**Extract to read**
══════════

Simple triggered random lines Q

Hi, I am to translate this basic Max/MSP patch into a Supercollider synthdef:

This is my (broken) attempt so far:

(
SynthDef(\speakerbass, { |out = 0, amp = 1|
	var source, trig, freqRandStart, freqRandEnd, lineFreq;
	//trig clock
	trig = Metro.kr(100, 2, mul: 1, add: 0);
	//random line freqs
	freqRandStart = Drand([75, 66, 50, 90, 100, 60], inf);
	freqRandEnd = Drand([27, 26, 21, 21, 20, 24], inf);
	//demand bass freq, on trig
	lineFreq = Demand.kr(trig, 0, Line.ar(start: freqRandStart, end: freqRandEnd, dur: 3, mul: 1, add: 0););
	//sine output
	source = SinOsc.ar(freq: lineFreq, phase: 0.0, mul: amp, add: 0.0);
	Out.ar(out, source) / 2;
}
).play;
);

I expect it to differ from my Max version in that both the Start and End line frequencies are randomized rather than paired, the line duration is always 3 seconds, and the clock is in BPM vs ms. But at the moment I’m not getting any audio output. Can anyone offer any suggestions, or an ideal approach to this problem? Little things like this just seem so much simpler in Max&PD… Thank you:)))

══════════

**Data rows**
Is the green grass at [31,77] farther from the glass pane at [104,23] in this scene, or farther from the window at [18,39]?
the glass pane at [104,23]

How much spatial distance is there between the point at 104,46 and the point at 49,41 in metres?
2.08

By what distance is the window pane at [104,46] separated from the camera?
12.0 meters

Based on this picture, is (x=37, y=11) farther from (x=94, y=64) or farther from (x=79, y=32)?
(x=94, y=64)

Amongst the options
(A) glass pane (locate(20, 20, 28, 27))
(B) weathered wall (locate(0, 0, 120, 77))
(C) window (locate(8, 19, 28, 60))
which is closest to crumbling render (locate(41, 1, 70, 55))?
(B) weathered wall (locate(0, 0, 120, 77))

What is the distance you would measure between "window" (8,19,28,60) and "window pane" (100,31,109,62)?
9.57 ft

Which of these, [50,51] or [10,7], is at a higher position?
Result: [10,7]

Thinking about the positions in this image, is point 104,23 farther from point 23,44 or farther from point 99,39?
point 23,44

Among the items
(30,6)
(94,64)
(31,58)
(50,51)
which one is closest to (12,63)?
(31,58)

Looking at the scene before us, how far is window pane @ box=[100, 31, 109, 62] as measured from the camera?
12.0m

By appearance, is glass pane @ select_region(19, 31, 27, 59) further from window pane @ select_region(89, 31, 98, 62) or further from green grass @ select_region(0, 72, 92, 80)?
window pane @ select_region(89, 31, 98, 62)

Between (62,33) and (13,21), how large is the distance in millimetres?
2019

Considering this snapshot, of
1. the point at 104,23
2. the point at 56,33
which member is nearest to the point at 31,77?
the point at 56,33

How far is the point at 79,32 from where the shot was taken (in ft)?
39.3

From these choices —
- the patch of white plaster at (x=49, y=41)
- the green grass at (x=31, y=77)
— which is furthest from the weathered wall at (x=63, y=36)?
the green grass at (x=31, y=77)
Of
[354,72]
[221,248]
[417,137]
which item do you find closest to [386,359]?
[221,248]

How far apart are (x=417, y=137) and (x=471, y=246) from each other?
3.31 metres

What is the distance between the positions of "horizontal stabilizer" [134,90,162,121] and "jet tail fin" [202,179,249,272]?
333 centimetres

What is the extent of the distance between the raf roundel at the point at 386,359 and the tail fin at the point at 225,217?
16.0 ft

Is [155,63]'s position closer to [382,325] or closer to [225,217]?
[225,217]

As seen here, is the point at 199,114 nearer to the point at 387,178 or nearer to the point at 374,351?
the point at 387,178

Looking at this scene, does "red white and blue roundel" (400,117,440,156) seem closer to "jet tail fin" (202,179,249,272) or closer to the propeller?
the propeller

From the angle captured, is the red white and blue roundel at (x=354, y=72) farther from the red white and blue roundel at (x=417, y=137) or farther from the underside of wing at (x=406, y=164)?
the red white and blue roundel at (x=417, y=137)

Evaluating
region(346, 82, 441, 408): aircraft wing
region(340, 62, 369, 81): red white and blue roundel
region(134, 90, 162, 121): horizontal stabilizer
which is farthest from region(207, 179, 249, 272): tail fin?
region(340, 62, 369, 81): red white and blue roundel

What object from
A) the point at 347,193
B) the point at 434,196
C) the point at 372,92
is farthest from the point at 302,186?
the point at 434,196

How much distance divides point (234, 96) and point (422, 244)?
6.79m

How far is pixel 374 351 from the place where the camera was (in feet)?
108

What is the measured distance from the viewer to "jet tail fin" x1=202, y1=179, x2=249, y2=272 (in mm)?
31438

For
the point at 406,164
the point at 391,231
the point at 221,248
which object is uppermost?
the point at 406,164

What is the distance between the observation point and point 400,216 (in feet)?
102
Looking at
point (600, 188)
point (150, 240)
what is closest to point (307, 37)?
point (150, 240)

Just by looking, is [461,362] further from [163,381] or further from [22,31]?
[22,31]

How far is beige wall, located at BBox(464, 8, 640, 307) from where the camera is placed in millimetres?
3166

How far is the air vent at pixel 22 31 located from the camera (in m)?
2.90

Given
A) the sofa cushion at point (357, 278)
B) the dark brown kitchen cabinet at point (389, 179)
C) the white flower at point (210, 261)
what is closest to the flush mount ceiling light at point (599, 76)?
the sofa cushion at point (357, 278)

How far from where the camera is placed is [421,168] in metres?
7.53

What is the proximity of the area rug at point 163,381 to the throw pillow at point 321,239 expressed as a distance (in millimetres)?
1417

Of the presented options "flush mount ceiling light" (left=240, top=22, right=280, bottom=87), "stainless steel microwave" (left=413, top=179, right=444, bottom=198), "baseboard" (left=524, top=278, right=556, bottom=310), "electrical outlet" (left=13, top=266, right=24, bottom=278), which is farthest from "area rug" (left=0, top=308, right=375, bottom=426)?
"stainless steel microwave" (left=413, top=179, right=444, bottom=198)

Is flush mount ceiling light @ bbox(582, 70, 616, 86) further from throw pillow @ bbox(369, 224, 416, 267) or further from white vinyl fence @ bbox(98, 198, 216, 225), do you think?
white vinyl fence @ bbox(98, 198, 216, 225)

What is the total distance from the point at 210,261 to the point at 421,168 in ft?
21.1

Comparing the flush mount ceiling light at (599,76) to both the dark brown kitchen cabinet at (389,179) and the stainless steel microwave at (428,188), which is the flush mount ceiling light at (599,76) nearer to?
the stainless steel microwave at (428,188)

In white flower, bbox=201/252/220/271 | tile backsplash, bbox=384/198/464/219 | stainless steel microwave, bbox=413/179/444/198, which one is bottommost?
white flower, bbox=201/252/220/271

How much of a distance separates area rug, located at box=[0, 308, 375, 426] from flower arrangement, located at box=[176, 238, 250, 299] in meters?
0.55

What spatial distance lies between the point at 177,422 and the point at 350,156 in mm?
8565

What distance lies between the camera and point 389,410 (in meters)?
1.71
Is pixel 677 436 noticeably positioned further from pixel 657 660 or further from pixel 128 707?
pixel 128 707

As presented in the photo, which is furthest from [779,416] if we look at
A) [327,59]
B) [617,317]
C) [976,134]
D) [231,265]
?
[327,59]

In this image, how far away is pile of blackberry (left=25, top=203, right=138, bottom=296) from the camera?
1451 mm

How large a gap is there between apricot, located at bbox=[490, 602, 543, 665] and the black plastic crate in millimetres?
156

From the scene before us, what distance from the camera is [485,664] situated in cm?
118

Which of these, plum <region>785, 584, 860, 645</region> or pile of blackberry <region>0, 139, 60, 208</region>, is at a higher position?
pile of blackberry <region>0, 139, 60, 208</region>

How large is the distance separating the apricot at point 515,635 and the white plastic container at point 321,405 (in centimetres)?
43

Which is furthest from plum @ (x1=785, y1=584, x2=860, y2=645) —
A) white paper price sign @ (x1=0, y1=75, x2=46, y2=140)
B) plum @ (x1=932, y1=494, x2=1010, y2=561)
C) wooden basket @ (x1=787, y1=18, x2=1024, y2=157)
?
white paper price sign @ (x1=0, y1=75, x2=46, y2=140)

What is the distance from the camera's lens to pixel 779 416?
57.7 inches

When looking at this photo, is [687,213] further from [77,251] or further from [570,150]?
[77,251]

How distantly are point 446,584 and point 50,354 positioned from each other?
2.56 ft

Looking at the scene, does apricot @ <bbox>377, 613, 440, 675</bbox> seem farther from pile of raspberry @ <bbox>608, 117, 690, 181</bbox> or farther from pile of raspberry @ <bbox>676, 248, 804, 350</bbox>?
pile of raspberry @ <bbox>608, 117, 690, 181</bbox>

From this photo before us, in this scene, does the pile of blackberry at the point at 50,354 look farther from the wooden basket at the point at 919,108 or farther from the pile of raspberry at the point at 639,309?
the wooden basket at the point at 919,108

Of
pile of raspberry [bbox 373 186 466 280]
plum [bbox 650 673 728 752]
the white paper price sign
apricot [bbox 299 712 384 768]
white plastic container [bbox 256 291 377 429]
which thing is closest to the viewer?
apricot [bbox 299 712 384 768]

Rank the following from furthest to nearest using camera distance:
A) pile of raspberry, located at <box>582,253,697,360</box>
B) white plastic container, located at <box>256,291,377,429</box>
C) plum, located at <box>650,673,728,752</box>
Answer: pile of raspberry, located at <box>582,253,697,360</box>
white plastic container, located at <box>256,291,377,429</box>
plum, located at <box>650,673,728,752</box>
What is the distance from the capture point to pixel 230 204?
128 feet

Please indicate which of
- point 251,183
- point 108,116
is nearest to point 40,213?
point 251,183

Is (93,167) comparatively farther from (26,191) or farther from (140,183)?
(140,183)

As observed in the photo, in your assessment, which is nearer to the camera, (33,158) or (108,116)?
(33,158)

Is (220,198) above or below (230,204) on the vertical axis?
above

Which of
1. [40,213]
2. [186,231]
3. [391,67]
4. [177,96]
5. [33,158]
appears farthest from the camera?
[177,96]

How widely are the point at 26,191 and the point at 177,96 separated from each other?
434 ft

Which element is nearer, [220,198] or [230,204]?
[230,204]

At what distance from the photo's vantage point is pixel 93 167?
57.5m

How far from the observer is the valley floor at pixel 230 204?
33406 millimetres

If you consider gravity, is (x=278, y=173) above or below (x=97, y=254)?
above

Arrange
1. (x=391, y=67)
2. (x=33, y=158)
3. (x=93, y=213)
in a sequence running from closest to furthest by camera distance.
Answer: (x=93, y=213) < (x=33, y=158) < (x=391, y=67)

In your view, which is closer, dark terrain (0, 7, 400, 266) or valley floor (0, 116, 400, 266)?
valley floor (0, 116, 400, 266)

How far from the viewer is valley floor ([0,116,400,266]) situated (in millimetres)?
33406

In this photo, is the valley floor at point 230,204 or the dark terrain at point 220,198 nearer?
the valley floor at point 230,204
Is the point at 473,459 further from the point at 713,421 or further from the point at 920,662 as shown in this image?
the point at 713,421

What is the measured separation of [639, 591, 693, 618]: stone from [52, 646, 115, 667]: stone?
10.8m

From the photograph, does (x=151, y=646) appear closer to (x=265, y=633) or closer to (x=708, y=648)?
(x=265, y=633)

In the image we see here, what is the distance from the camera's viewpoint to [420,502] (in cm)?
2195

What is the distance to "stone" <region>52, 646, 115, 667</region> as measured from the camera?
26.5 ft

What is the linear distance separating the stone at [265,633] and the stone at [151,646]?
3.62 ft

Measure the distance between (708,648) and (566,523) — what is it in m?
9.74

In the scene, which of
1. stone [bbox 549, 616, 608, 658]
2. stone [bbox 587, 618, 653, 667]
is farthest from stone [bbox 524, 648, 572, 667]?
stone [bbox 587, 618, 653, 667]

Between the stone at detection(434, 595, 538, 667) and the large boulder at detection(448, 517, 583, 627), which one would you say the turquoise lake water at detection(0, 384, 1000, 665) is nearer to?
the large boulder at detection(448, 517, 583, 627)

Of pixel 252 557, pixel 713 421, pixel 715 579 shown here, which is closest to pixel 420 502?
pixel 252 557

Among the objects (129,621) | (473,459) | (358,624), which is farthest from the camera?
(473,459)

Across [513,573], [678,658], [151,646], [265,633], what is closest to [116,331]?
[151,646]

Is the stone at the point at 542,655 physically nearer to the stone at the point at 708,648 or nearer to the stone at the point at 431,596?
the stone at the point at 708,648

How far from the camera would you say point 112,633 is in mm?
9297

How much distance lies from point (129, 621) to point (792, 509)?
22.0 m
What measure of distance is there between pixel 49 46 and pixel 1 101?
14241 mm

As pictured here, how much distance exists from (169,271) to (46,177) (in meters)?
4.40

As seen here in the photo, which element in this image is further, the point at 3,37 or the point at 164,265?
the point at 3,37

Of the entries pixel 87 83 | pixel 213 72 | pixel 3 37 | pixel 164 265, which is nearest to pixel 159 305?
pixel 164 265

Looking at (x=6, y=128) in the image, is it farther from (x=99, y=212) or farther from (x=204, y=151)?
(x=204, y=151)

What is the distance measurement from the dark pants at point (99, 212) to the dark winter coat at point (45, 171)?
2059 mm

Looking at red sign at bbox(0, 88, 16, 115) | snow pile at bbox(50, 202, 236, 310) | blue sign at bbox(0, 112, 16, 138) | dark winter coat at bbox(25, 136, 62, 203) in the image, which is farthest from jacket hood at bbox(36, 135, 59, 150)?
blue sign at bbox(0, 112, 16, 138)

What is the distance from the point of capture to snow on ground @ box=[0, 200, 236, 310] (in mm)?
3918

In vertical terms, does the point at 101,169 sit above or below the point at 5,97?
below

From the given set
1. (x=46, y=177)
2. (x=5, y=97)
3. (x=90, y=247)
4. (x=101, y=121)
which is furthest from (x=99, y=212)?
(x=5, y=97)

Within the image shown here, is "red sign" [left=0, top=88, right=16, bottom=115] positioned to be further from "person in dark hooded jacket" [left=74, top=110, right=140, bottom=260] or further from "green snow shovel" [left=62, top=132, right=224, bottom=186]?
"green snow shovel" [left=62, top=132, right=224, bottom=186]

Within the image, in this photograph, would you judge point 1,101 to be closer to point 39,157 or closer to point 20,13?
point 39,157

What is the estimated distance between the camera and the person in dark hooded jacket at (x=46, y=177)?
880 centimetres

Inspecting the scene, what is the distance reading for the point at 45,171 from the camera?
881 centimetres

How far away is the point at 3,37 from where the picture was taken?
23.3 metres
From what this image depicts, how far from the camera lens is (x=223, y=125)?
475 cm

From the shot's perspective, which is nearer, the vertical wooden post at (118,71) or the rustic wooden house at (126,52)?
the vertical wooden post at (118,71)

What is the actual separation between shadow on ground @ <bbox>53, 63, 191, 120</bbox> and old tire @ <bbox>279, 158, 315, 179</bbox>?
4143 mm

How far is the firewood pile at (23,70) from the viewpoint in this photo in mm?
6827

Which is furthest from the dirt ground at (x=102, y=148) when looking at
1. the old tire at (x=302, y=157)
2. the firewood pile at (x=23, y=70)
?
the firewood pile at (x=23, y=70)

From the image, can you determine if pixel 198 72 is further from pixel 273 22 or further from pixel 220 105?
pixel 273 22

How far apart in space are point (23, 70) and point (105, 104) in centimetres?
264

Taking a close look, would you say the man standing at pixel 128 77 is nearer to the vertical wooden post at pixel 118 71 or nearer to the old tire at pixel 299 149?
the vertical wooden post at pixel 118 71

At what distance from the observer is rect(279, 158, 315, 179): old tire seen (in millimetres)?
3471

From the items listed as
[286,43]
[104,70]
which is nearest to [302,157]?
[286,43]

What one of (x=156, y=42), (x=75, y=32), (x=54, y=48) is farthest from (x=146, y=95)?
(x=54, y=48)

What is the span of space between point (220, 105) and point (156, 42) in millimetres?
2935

══════════

**Parts of the exercise**
a: In the forum post about the SuperCollider synthdef, translate this sentence into Spanish: "But at the moment I’m not getting any audio output."
b: Retype part of the forum post about the SuperCollider synthdef. Begin at the words "I expect it" and stop after "Max&PD… Thank you:)))".

**Task answers**
a: Pero por ahora no obtengo ninguna salida de audio.

b:
I expect it to differ from my Max version in that both the Start and End line frequencies are randomized rather than paired, the line duration is always 3 seconds, and the clock is in BPM vs ms. But at the moment I’m not getting any audio output. Can anyone offer any suggestions, or an ideal approach to this problem? Little things like this just seem so much simpler in Max&PD… Thank you:)))